[Opening Text provided section]
Putting the future of artificial intelligence to the test (Exploring GPT-3)

The title and introduction paragraphs was written entirely by GPT-3.

There are many ideas about the future of artificial intelligence. The capabilities of computer systems are rapidly increasing at an exponential rate, and with that comes the question of how far they will go. There are many advancements that are taking place in computer science, with natural language processing being one of the most promising.

For example, natural language processing uses computer algorithms to find patterns in language, similar to how humans process language. These patterns are how computers derive meaning, and this technique can be used to accomplish almost any task. One reason for the prevalence of natural language processing is because many of the tasks computers are able to perform require complicated equations or large datasets, both of which are easier to analyze than language.

While the future of artificial intelligence is unclear, advancements in natural language processing combined with other technologies will inevitably lead to incredible discoveries.

When I first heard about GPT-3 last July, I was skeptical. I had spent the past few days exploring GPT-2 and found it cool, but impractical. I couldn’t understand how a gimmicky black box model could ever be useful in practice.

GPT-3 is completely different from its predecessor. It is apparent that the developers put way more work here in addition to data and compute. GPT-3 actually generates useful information, relevant text and also does a much better job filtering out offensive notions and general nonsense. I’ve seen it being used various ways in the industry – from content generation to an out of the box zero shot learning set up for other NLP tasks.
[Closing Text provided section]
[Opening Source data section]
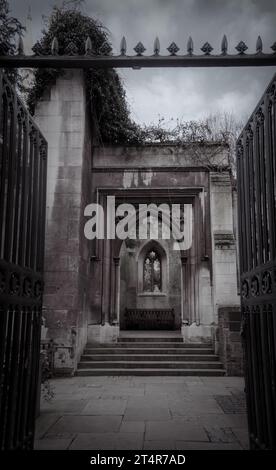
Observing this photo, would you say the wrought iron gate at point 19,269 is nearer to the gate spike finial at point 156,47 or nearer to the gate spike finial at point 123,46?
the gate spike finial at point 123,46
[Closing Source data section]
> _Activity list_:
a) Do the following statements agree with the text on GPT-3? Answer yes or no for each, and quote the words from the text that decide it.
(i) The writer was skeptical when first hearing about GPT-3.
(ii) The writer spent several weeks exploring GPT-2.
(iii) The writer has seen GPT-3 used for content generation.
b) Carry on the text on GPT-3 from the point where it stops.

> _Answers for this exercise_:
a)
(i) Yes: "When I first heard about GPT-3 last July, I was skeptical."
(ii) No: "I had spent the past few days exploring GPT-2"
(iii) Yes: "I’ve seen it being used various ways in the industry – from content generation"

b)
GPT-3 is an autoregressive language model that uses deep learning to produce text similarly to humans. There are numerous examples circulating the internet showing the cool things it can do. Here, GPT-3 is used to translate plain English description to working Javascript code.

English to Javascript

In my earlier example, I instructed GPT-3 to write a catchy title and introduction for this post using the davinci-instruct-beta model (the instruct models are fine tuned to treat prompts as instructions). This was the instruction I provided:

Write an article talking about the future of natural language processing and artificial intelligence, with a focus around advancements. Make the opening sentence catchy and include a title.

Honestly, the results were really good. I’m quite impressed.

I put together a quick Python library to simplify GPT-3 priming. Priming is just a fancy way of saying “finding the right prompts to improve subsequent model predictions”. In this library, the prompt is constructed using “instructions” and “examples”, both of which can be added or removed.

GPT-3 generally does very well even with short instructions and a few examples of your intended use case. Examples are typically delimited based on input and output. For instance, GPT-3 can be used to predict food ingredients based on the following prompt:

Given the name of a food, list the ingredients used to make this meal.

Food: apple pie
Ingredients: apple, butter, flour, egg, cinnamon, crust, sugar

Food: guacamole
Ingredients: avocado, tomato, onion, lime, salt

To gain access to the GPT-3 API, you have to join the waitlist. I applied to this list last September and never got a response. I applied this Monday and got the access the next day.

Here’s what I did differently:

  1. Used an organization email address instead of my personal email
  2. The first time I was honest and said I wanted explore the capabilities of GPT-3 without any projects in mind; this time, I thought carefully about applications

I am excited to start building some apps, but the service is not cheap.

pricing

Another concern with such a powerful language generation model is how it handles individual privacy. Can it be primed to return phone number or address look up? There’s an article on the Google Blog that explored these concerns using GPT-2. TLDR; 600/1800 sequences were memorized from the public training data which covered a wide range of topics including news headlines, log messages, JavaScript code and PII.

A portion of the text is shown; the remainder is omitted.